## BEGIN Selected excerpt

The Cross Internacional de San Sebastián, also known as the Cross Internacional de Donostia, is an annual cross country running event which is staged in late January in San Sebastián, Spain.

The competition was first held in 1956 as a men's only race and attracted top level runners from the outset, with Olympic gold medallists Emil Zátopek, Alain Mimoun and Mamo Wolde being among the winners in the first decade of the event. A women's race was introduced in 1971 and two-time World Cross champion Carmen Valero took a record four back-to-back wins soon after. From the 1970s to 1980s, a mix of Iberian and British athletes topped the podium, but since the 1990s the race has been dominated by runners of East African origin.

The grassy course is relatively flat and the distances for the elite races are 10 km for men and 5.3 km for women. In addition to the professional races, there are also popular fun run races on the day's events programme; there are various age category races for children and youths, as well as a veteran's races for older runners.

## END Selected excerpt
## BEGIN Information supplied

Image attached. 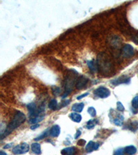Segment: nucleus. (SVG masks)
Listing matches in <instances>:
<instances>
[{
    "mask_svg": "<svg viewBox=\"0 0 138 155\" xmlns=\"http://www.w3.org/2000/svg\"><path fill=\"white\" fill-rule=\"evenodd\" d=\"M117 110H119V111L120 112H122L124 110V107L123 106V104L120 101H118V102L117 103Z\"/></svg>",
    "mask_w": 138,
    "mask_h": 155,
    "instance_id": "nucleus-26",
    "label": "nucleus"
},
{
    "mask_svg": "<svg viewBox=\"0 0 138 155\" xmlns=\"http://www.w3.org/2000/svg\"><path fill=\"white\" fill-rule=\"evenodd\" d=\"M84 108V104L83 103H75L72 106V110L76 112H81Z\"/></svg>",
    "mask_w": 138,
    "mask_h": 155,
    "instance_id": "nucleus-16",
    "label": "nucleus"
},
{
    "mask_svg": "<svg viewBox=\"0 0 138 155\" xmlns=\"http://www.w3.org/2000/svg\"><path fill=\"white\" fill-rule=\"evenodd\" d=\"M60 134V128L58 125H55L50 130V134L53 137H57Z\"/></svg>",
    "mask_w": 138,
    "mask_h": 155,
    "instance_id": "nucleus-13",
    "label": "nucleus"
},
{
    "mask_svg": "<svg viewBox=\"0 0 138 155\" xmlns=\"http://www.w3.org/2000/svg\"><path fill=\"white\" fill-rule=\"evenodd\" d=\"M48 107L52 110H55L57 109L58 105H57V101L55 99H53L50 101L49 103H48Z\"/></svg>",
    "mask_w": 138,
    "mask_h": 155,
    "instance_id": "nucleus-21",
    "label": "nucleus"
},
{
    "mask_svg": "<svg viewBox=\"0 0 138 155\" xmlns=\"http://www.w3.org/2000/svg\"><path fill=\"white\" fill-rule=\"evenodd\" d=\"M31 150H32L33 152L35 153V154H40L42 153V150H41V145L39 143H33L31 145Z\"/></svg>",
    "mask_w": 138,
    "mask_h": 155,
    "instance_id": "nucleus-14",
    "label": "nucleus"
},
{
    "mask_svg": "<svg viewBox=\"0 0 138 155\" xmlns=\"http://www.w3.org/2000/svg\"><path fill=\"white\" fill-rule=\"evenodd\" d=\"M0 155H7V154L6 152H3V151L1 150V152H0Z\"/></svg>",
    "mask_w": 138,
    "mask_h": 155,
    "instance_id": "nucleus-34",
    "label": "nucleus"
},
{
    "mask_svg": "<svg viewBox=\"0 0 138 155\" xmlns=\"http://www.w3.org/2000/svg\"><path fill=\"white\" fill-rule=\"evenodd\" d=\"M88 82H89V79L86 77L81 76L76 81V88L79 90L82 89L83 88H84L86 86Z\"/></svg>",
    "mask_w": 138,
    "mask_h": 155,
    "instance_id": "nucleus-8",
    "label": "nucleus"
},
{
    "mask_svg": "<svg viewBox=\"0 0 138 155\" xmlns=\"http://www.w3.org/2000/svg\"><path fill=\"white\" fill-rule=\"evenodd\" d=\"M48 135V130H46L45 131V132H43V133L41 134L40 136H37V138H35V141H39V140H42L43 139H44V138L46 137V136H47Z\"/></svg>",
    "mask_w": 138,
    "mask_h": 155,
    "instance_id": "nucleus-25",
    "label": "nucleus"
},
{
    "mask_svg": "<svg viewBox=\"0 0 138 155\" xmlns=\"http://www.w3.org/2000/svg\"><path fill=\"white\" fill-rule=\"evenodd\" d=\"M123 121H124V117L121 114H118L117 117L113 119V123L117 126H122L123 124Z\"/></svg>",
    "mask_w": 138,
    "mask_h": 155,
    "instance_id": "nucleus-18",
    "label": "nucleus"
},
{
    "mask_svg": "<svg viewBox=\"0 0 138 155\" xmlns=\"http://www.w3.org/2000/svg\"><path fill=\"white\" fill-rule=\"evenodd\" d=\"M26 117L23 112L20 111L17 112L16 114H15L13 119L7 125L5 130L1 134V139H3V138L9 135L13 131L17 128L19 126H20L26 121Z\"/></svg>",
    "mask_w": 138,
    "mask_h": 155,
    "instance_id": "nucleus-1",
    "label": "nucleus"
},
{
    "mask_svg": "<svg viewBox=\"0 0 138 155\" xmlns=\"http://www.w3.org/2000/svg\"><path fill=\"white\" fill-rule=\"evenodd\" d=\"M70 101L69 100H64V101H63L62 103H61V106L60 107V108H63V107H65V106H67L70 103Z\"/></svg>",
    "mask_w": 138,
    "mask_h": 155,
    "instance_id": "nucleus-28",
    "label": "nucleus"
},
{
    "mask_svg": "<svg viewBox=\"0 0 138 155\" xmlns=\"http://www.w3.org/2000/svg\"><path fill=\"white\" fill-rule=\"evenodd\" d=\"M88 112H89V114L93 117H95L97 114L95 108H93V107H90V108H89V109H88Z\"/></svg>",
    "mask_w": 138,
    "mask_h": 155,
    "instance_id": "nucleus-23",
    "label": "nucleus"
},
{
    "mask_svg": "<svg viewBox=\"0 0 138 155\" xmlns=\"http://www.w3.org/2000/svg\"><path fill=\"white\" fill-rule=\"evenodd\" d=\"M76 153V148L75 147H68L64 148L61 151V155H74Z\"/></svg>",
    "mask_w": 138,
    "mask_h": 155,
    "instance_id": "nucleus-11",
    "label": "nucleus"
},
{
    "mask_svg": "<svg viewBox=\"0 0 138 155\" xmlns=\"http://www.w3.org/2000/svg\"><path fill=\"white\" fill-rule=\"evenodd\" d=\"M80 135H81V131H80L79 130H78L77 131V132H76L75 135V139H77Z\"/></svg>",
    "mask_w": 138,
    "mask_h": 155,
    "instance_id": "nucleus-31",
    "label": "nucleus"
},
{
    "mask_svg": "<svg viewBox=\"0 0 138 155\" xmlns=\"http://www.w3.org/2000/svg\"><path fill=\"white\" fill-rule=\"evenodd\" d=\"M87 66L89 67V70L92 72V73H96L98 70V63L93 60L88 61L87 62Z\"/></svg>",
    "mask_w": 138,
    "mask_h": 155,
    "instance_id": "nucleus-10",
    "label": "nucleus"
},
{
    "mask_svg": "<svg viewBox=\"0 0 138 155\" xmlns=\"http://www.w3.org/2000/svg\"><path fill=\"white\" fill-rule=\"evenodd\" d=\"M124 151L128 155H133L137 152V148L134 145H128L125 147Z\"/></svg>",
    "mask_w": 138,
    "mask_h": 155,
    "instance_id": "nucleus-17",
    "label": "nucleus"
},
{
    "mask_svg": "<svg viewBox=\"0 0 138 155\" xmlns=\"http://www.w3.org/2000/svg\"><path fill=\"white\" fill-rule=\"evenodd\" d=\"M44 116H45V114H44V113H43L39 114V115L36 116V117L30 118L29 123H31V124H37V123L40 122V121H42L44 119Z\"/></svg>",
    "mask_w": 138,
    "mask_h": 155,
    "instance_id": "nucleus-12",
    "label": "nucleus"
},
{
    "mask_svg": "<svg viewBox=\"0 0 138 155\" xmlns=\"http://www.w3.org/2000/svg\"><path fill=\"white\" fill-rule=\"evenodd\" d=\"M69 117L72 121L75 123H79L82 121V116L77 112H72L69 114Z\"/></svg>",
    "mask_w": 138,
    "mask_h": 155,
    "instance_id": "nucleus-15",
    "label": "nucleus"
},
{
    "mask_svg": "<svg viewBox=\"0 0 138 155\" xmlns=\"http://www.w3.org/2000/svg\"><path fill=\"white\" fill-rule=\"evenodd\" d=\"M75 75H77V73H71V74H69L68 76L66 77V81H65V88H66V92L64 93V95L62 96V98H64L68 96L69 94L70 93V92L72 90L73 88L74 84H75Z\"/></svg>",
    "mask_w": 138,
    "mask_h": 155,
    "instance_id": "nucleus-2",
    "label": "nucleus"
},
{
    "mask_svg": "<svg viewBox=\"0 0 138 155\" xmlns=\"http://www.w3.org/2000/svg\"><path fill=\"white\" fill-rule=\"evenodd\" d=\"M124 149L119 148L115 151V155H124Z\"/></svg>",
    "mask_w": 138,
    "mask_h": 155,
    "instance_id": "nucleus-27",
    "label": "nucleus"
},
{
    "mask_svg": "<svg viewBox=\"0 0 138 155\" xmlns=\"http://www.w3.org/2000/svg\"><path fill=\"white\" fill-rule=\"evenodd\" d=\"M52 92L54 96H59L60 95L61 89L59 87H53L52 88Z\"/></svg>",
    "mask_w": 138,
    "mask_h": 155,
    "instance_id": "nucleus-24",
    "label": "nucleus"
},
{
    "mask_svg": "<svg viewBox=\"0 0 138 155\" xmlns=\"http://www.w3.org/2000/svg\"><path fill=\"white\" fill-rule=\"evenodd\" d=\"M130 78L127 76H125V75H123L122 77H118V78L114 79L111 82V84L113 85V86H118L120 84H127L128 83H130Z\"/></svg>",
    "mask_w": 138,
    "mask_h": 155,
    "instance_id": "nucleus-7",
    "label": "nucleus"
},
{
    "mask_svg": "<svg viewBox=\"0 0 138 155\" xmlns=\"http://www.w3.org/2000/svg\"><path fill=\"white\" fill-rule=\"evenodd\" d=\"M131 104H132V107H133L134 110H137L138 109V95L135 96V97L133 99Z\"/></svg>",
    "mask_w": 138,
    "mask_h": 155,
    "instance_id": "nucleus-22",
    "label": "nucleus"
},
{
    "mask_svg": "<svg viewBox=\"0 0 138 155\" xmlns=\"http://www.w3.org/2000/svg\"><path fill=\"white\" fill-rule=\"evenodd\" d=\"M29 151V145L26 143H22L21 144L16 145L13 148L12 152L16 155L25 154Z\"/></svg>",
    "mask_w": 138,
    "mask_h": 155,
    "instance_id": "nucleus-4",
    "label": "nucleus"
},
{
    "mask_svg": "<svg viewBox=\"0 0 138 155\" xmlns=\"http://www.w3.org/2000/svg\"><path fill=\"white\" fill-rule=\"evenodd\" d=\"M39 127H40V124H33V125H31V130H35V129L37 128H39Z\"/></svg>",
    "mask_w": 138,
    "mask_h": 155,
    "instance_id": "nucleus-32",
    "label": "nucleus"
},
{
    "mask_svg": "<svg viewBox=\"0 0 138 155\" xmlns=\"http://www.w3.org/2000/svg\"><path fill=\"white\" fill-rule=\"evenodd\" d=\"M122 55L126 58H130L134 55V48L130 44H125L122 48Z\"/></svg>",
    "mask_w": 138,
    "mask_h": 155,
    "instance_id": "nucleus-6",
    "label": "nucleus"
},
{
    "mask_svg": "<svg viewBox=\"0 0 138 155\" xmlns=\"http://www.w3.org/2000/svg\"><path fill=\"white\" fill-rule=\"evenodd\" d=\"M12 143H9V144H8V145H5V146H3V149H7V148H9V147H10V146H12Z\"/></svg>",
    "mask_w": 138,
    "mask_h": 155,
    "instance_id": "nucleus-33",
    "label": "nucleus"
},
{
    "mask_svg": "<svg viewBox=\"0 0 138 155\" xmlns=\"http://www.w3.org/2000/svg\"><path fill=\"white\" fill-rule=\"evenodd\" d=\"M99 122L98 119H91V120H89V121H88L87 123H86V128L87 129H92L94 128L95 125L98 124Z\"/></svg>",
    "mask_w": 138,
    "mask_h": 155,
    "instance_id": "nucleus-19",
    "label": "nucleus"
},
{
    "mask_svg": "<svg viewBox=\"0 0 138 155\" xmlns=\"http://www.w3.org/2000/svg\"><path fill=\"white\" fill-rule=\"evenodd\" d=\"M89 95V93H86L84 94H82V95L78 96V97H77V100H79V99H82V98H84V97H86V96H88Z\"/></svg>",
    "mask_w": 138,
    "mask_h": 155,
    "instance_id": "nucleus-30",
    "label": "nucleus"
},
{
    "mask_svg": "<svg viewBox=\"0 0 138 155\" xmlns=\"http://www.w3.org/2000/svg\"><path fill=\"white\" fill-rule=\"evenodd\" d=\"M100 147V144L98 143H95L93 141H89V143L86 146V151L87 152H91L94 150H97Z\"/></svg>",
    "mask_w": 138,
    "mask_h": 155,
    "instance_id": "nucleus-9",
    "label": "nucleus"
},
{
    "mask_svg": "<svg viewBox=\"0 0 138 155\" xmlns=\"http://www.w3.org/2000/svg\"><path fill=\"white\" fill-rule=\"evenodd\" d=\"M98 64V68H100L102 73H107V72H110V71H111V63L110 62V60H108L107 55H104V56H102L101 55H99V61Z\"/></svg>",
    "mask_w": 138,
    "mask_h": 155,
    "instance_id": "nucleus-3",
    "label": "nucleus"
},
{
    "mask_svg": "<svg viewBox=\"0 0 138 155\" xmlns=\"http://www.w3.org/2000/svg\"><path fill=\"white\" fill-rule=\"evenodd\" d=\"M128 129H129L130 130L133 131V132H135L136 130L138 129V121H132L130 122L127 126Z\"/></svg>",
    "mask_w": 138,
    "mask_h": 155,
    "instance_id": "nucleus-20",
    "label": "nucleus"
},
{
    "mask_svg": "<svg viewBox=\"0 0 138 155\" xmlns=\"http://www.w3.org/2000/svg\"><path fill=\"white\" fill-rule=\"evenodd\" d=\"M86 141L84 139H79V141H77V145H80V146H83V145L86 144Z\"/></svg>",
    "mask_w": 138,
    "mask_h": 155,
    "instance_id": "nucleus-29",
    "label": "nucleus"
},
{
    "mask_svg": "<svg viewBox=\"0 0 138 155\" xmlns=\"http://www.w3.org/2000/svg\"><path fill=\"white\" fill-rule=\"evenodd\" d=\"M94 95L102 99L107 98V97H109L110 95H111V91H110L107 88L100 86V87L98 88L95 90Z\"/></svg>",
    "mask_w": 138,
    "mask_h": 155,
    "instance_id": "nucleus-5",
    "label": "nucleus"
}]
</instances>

## END Information supplied
## BEGIN Information supplied

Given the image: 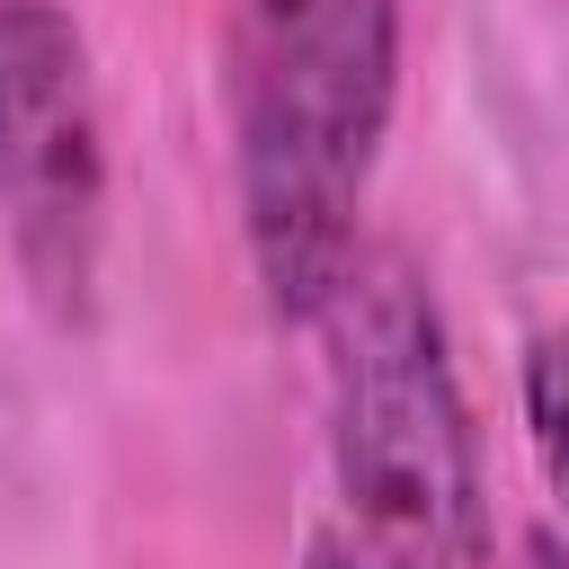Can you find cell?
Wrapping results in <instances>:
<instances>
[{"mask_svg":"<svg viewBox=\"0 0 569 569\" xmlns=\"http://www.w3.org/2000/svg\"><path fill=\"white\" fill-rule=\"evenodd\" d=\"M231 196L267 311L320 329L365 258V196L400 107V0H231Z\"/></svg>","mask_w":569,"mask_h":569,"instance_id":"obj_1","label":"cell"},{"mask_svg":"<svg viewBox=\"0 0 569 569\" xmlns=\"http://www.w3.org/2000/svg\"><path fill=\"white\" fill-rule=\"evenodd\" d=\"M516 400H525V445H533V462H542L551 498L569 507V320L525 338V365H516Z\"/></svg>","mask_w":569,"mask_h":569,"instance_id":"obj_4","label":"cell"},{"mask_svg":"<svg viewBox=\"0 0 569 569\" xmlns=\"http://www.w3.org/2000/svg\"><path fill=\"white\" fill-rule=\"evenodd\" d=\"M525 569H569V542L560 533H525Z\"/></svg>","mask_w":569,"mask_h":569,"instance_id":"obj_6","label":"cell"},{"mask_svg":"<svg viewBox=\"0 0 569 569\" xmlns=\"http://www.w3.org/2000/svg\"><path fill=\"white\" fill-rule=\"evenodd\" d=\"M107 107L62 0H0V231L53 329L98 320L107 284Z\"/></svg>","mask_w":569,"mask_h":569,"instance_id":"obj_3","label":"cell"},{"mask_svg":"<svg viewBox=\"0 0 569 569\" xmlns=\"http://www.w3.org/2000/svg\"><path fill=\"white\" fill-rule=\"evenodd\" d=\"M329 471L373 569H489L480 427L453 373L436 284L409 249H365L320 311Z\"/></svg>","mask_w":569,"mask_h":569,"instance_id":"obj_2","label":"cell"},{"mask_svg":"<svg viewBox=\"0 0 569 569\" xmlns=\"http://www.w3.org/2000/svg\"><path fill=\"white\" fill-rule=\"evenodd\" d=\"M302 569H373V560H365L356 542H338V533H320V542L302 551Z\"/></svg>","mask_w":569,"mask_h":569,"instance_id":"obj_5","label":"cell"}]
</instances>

## END Information supplied

- _Stated goal A_:
From the text above about the San Sebastián cross country race, reproduce the passage between "The Cross Internacional de San" and "East African origin.", inclusive.
- _Stated goal B_:
According to the San Sebastián cross country text, in what year was a women's race introduced?
- _Stated goal C_:
In the San Sebastián cross country text, what support is given for the claim that the competition attracted top-level runners from the outset?

- _Exercise result A_:
The Cross Internacional de San Sebastián, also known as the Cross Internacional de Donostia, is an annual cross country running event which is staged in late January in San Sebastián, Spain.

The competition was first held in 1956 as a men's only race and attracted top level runners from the outset, with Olympic gold medallists Emil Zátopek, Alain Mimoun and Mamo Wolde being among the winners in the first decade of the event. A women's race was introduced in 1971 and two-time World Cross champion Carmen Valero took a record four back-to-back wins soon after. From the 1970s to 1980s, a mix of Iberian and British athletes topped the podium, but since the 1990s the race has been dominated by runners of East African origin.

- _Exercise result B_:
1971

- _Exercise result C_:
Olympic gold medallists Emil Zátopek, Alain Mimoun and Mamo Wolde were among the winners in the event's first decade.